** Brano da leggere **
--------------------
GIOVANNI MONGIELLO, Sottosegretario di Stato per le politiche agricole, alimentari e forestali. In questa occasione mi preme affermare che le mozioni presentate, che rappresentano gran parte del Parlamento e vedono coinvolti, oltretutto, rappresentanti di ogni schieramento politico, trovano il Governo attento, nella misura in cui questo avvenimento turba la coscienza di buona parte del paese. Il vino non è una bevanda qualsiasi: è qualcosa che va al di là anche del fatturato, della produzione. È qualcosa che è nell'anima e nella coscienza dell'italiano. Devo dire, con molta chiarezza, che le mozioni presentate suscitano, oltretutto, espressioni non solo di idealità, ma anche concrete.
Non sono d'accordo con coloro che affermano che vi è una nicchia di qualità, vi è un grande mercato che, attraverso questa forma di invecchiamento artificiale, in fondo, mette la stragrande maggioranza dei nostri produttori in competizione con altri. Ci sono, all'estero, mercati incredibili, pari a 20 volte quello italiano. Se abbandoniamo la pratica della qualità, credo si potrebbe determinare un momento di incertezza e di dubbio anche rispetto alla collocazione attuale sul mercato del vino italiano; ma la Commissione europea ha adottato questo provvedimento nel marzo 2006, quando questo Governo non era ancora in carica. Questo provvedimento è oggi all'attenzione della WTO.
Che cosa bisogna fare? Qualcosa il ministero ha fatto; il ministro De Castro, attento e premuroso anche rispetto a questo evento, si è attivato affinchè vi sia presto un incontro con i rappresentanti di altri paesi che producono vino di qualità in quantità notevoli nel continente, come la Francia e la Spagna. Questi tre paesi rappresentano l'80 per cento della produzione del vino in Europa. In questa sede non dirò cosa occorre fare, ma credo che quanto meno una forma aggiuntiva rispetto a quanto è stato deciso deve essere prevista. Ad esempio, si potrebbe far riportare in etichetta una dichiarazione circa l'uso dei trucioli; questo non significa sostenere la produzione di massa del vino non di qualità, ma sostenere e difendere quella nicchia di qualità che oggi rappresenta un fiore all'occhiello del nostro paese nel contesto internazionale.
Per tutto il resto, mi riservo di intervenire nel prosieguo dell'esame della mozione.
--------------------
** Elenco **
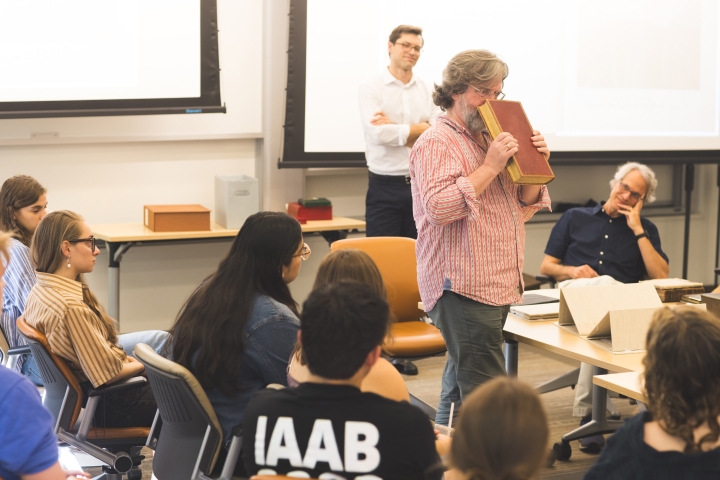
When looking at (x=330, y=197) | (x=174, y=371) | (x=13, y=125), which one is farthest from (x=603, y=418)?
(x=13, y=125)

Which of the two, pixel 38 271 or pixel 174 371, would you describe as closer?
pixel 174 371

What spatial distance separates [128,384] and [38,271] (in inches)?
20.6

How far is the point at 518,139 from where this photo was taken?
2482mm

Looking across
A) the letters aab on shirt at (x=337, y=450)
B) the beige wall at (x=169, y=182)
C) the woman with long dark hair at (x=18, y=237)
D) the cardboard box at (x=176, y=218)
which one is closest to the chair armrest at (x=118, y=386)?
the woman with long dark hair at (x=18, y=237)

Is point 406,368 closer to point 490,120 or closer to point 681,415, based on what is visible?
point 490,120

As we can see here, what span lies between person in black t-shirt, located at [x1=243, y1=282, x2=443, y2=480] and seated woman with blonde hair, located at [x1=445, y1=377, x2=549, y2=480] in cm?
22

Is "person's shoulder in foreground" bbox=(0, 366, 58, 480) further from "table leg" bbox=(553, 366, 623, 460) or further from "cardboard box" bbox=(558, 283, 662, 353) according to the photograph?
"table leg" bbox=(553, 366, 623, 460)

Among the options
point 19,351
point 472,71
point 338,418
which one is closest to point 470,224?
point 472,71

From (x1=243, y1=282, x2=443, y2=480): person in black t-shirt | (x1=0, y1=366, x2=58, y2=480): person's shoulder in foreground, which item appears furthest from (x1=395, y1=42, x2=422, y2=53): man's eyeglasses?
(x1=0, y1=366, x2=58, y2=480): person's shoulder in foreground

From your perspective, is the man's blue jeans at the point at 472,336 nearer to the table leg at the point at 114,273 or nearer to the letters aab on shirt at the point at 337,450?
the letters aab on shirt at the point at 337,450

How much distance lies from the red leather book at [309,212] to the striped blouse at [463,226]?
2.36m

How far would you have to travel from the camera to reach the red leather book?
191 inches

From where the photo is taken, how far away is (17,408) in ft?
4.44

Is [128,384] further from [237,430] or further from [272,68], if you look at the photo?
[272,68]
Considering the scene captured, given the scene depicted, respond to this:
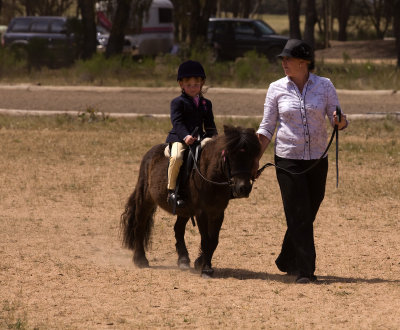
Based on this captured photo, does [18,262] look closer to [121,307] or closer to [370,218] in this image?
[121,307]

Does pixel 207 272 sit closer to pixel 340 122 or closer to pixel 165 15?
pixel 340 122

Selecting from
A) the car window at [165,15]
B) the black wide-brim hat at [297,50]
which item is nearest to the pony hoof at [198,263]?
the black wide-brim hat at [297,50]

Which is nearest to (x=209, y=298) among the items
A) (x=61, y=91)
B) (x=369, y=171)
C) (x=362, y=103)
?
(x=369, y=171)

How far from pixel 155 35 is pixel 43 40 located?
986 centimetres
--------------------
** Sfide **
**A.** Rispondi per favore alle domande seguenti sul brano sul vino:
(i) In quale mese e anno la Commissione europea ha adottato il provvedimento?
(ii) Quale percentuale della produzione di vino in Europa rappresentano i tre paesi citati?
(iii) Quanto sono grandi, rispetto a quello italiano, certi mercati esteri?
**B.** Prosegui il brano sul vino dopo la sua ultima frase.

** Risposte **
**A.**
(i) Nel marzo 2006.
(ii) L'80 per cento.
(iii) Sono pari a 20 volte quello italiano.

**B.**
Pag. 111

PRESIDENTE. Il seguito del dibattito è rinviato ad altra seduta.

Ordine del giorno della seduta di domani.

PRESIDENTE. Comunico l'ordine del giorno della seduta di domani.

Martedì 26 settembre 2006, alle 10:

1. - Svolgimento di interrogazioni.

(ore 11)

2. - Seguito della discussione del disegno di legge:
Conversione in legge del decreto-legge 28 agosto 2006, n. 253, recante disposizioni concernenti l'intervento di cooperazione allo sviluppo in Libano e il rafforzamento del contingente militare italiano nella missione UNIFIL, ridefinita dalla risoluzione 1701 (2006) del Consiglio di Sicurezza delle Nazioni Unite (1608-A).
- Relatori: Ranieri, per la III Commissione e Pinotti, per la IV Commissione.

3. - Seguito della discussione delle mozioni Zanetta ed altri n. 1-00017 e Tassone ed altri n. 1-00028 sulle iniziative per garantire la tempestiva realizzazione della tratta alta velocità Torino-Lione.

4. - Seguito della discussione del disegno di legge (previa votazione delle questioni pregiudiziali presentate):
Conversione in legge del decreto-legge 16 agosto 2006, n. 251, recante disposizioni urgenti per assicurare l'adeguamento dell'ordinamento nazionale alla direttiva 79/409/CEE in materia di conservazione della fauna selvatica (1610-A).
- Relatore: Sperandio.

5. - Seguito della discussione delle mozioni Maroni ed altri n. 1-00010, Realacci ed altri n. 1-00009 e Lion ed altri 1-00022 sull'introduzione di regole riguardanti l'utilizzo di pratiche enologiche alternative alle tradizionali tecniche di invecchiamento del vino.

La seduta termina alle 23,15.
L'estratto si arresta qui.